Task objective | Turn the lines below into a numbered list, leaving out the blank lines.

Records supplied |
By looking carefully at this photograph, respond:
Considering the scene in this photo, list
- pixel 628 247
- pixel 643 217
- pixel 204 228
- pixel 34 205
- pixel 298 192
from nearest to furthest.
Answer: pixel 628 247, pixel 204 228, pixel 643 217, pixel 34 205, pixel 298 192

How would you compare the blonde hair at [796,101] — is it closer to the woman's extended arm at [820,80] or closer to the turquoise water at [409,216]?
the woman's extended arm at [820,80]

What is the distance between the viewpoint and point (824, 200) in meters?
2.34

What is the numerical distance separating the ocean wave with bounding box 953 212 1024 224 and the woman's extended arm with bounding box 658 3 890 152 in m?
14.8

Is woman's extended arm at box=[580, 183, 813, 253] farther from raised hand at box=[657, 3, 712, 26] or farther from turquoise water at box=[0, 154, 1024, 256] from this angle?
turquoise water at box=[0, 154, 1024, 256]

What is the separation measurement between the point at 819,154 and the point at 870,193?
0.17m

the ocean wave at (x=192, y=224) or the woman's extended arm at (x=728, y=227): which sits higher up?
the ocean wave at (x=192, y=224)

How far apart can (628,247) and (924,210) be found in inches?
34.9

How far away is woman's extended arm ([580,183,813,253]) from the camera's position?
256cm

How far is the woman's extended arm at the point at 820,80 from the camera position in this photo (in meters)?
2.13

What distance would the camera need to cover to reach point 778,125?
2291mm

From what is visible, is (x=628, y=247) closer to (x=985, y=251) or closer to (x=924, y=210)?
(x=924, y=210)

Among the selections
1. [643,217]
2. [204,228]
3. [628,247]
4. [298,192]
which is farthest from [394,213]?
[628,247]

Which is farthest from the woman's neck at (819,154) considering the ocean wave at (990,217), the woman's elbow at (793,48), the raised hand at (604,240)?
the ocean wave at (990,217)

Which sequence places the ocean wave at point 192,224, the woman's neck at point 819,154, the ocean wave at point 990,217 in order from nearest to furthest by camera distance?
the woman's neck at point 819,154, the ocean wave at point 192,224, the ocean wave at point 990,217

Correct answer |
1. By looking carefully at this photograph, respond:
2. Considering the scene in this photo, list
3. - pixel 628 247
4. - pixel 643 217
5. - pixel 204 228
6. - pixel 34 205
7. - pixel 298 192
8. from nearest to furthest.
9. Answer: pixel 628 247, pixel 204 228, pixel 643 217, pixel 34 205, pixel 298 192
10. How would you compare the blonde hair at [796,101] — is it closer to the woman's extended arm at [820,80] or closer to the turquoise water at [409,216]?
11. the woman's extended arm at [820,80]
12. What is the distance between the viewpoint and point (824, 200) in meters?
13. 2.34
14. What is the numerical distance separating the ocean wave with bounding box 953 212 1024 224 and the woman's extended arm with bounding box 658 3 890 152 in m?
15. 14.8
16. Is woman's extended arm at box=[580, 183, 813, 253] farther from raised hand at box=[657, 3, 712, 26] or farther from turquoise water at box=[0, 154, 1024, 256] from this angle?
17. turquoise water at box=[0, 154, 1024, 256]
18. What is the separation measurement between the point at 819,154 and the point at 870,193?
19. 0.17m
20. the ocean wave at (x=192, y=224) or the woman's extended arm at (x=728, y=227): which sits higher up?
21. the ocean wave at (x=192, y=224)
22. How far apart can (628,247) and (924,210) be found in inches?
23. 34.9
24. How far away is woman's extended arm ([580,183,813,253]) from the camera's position?
25. 256cm
26. How far is the woman's extended arm at the point at 820,80 from the camera position in this photo (in meters)?
27. 2.13
28. What distance would the camera need to cover to reach point 778,125?
29. 2291mm
30. From what is visible, is (x=628, y=247) closer to (x=985, y=251) or closer to (x=924, y=210)?
31. (x=924, y=210)
32. Among the selections
33. 1. [643,217]
34. 2. [204,228]
35. 3. [628,247]
36. 4. [298,192]
37. which is farthest from [394,213]?
38. [628,247]
39. Which is farthest from the woman's neck at (819,154) considering the ocean wave at (990,217), the woman's elbow at (793,48), the raised hand at (604,240)?
40. the ocean wave at (990,217)
41. Which sequence places the ocean wave at point 192,224, the woman's neck at point 819,154, the ocean wave at point 990,217 in order from nearest to furthest by camera distance?
42. the woman's neck at point 819,154, the ocean wave at point 192,224, the ocean wave at point 990,217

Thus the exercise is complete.